Martin Sandve Alnæs wrote:
> On 12/5/06, Garth N. Wells <g.n.wells@xxxxxxxxxx> wrote:
>>
>>
>> Martin Sandve Alnæs wrote:
>> >>
>> >> The partition is related to this. Entries in a matrix associated
>> with a
>> >> particular partition are formed on the process to which the mesh
>> >> partition belongs - no problems there. But you need to make sure
>> >> (through the dof numbering) that (nearly) all of the terms computed
>> by a
>> >> process are also stored by that process.
>> >
>> > In the index_set built in the beforementioned algorithm, all nodes
>> > related to a cell partition are included. Nodes shared between two
>> > processes (partitions) are stored on both processes. This is
>> > independent of the global dof numbering.
>> >
>> > During the assembly, I'm not sure matrix->SumIntoGlobalValues(...)
>> > does any communication at all. At the end of assembly there is a call
>> > I didn't mention, matrix->GlobalAssemble(), which does the
>> > communication of shared values which are then added together.
>> >
>> >> The FFC mapping for vector-valued equations is particularly
>> unsuited to
>> >> this as two unknowns corresponding to a single node (say x and y
>> >> components) are located far from each other (the distance is 1/2 of
>> the
>> >> matrix size).
>> >
>> > I don't see this as being the same issue.
>>
>>
>> >Which nodes reside on a
>> > particular process is defined by the cell partition, independent of
>> > the global dof numbering.
>>
>> The cell partition determines by which process the contribution of a
>> cell is computed. The degree of freedom numbering determines to which
>> process the matrix entry belongs. Consider a 2n x 2n matrix stored on
>> two processes,
>>
>> Prcocess 0 | A B |
>> Prcocess 1 | C D |
>>
>> were the sub-matrices A and B reside on process 0, and C and D reside on
>> process 1. All sub-matrices have size n x n. Consider a cell in the
>> middle of partition 0 and it's local degrees of freedom (0, 1, 2) map to
>> (n+1, n+2, n+3) in the global matrix.
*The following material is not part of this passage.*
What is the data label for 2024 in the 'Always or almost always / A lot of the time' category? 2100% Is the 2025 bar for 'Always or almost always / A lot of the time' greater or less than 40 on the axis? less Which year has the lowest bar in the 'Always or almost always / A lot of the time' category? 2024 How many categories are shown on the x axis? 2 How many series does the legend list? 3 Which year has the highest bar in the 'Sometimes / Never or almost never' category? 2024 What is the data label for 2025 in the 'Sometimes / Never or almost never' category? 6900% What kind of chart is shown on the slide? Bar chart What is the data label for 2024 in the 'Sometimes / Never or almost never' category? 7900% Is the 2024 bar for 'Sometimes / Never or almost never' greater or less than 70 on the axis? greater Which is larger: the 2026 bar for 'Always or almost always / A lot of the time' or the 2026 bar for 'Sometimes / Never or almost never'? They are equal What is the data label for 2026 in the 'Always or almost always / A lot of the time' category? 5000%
The contribution of this cell is
>> computed on process 0, but for matrix assembly it is communicated to
>> process 1. I don't know Epetra, but I suspect that GlobalAssemble()
>> performs this communication.
>
> First about vectors only:
> Epetra_Map can be constructed at least two different ways.
>
> One way gives a linear map like you describe, where the first n/2
> vector entries are mapped to process 0 and the next n/2 entries to
> process 1.
>
> The other way, which I use with my index_set, is something like this
> (from memory):
>
> int n = index_set.size();
> int *my_indices = new int[n];
> fill my_indices from index_set (dof partition)
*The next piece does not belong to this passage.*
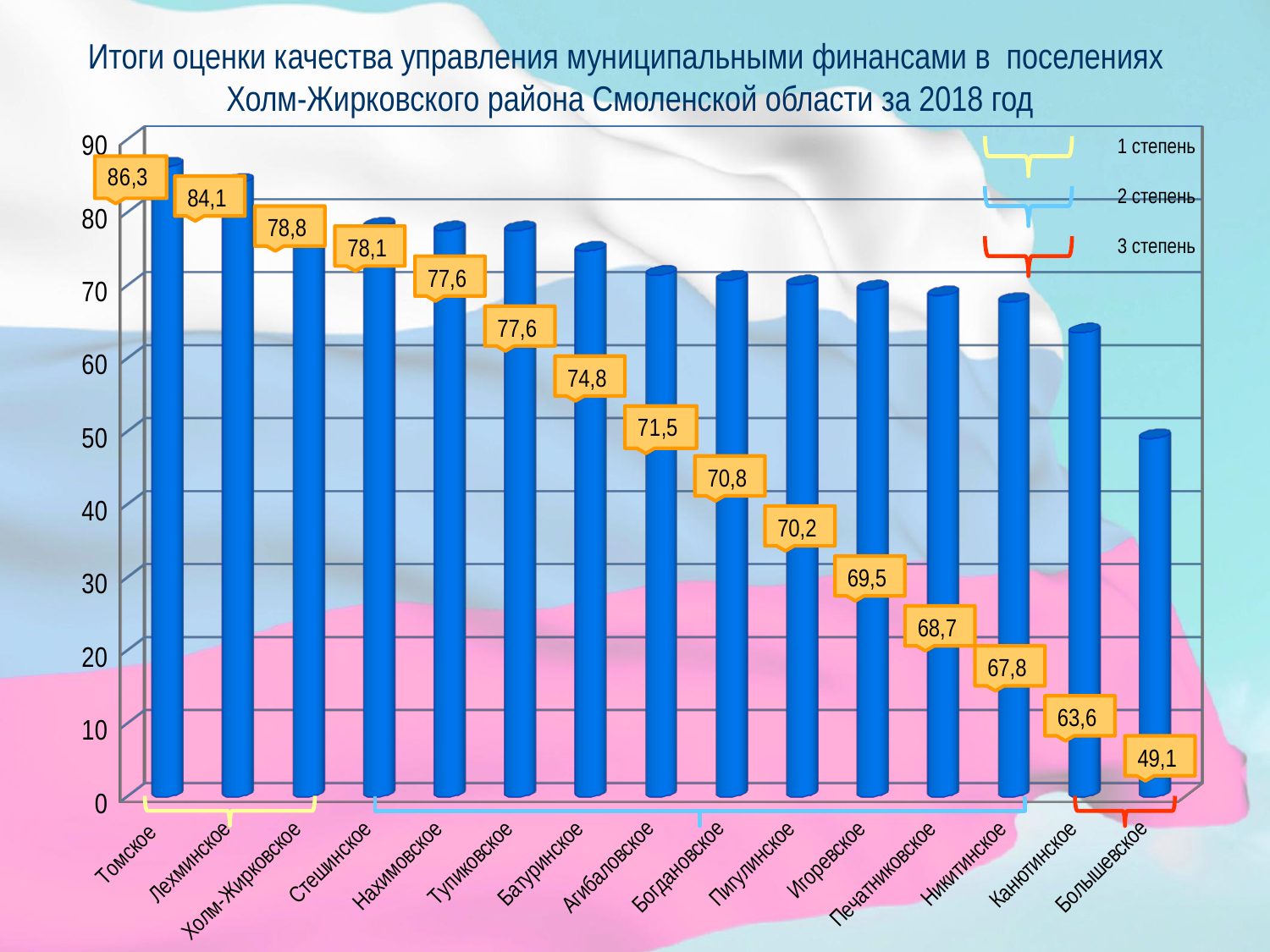
What is the difference between the values for Канютинское and Большевское? 14,5 Which settlement has the lowest value? Большевское What is the value for Канютинское? 63,6 How many settlements are shown on the chart? 15 Which settlement has the highest value? Томское Which is larger, the value for Агибаловское or the value for Игоревское? Агибаловское What is the value for Большевское? 49,1 Do the values rise or fall from left to right along the x axis? fall What kind of chart is shown on the slide? bar chart What is the difference between the values for Томское and Лехминское? 2,2 What is the value for Томское? 86,3 What is the value for Батуринское? 74,8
> epetra_map = new Epetra_Map(my_indices, n, ...)
>
> This way, Epetra allows a distribution of vector entries that is not
> contiguous in the global vector. In other words, while
> my_local_vector[i] and my_local_vector[i+1] is contiguous in memory in
> the local process, the corresponding entries in my_global_vector may
> not be.
>
Isn't having the global vector (and corresponding matrices) as
contiguous as possible the key to efficiency? If it's not, I think that
the performance will be very poor. A lot of communication will be
required for basic operations such as matrix-vector multiplications.
Constructing good mesh partitions won't help if you don't renumber the
degrees of freedom to reflect the partitioning.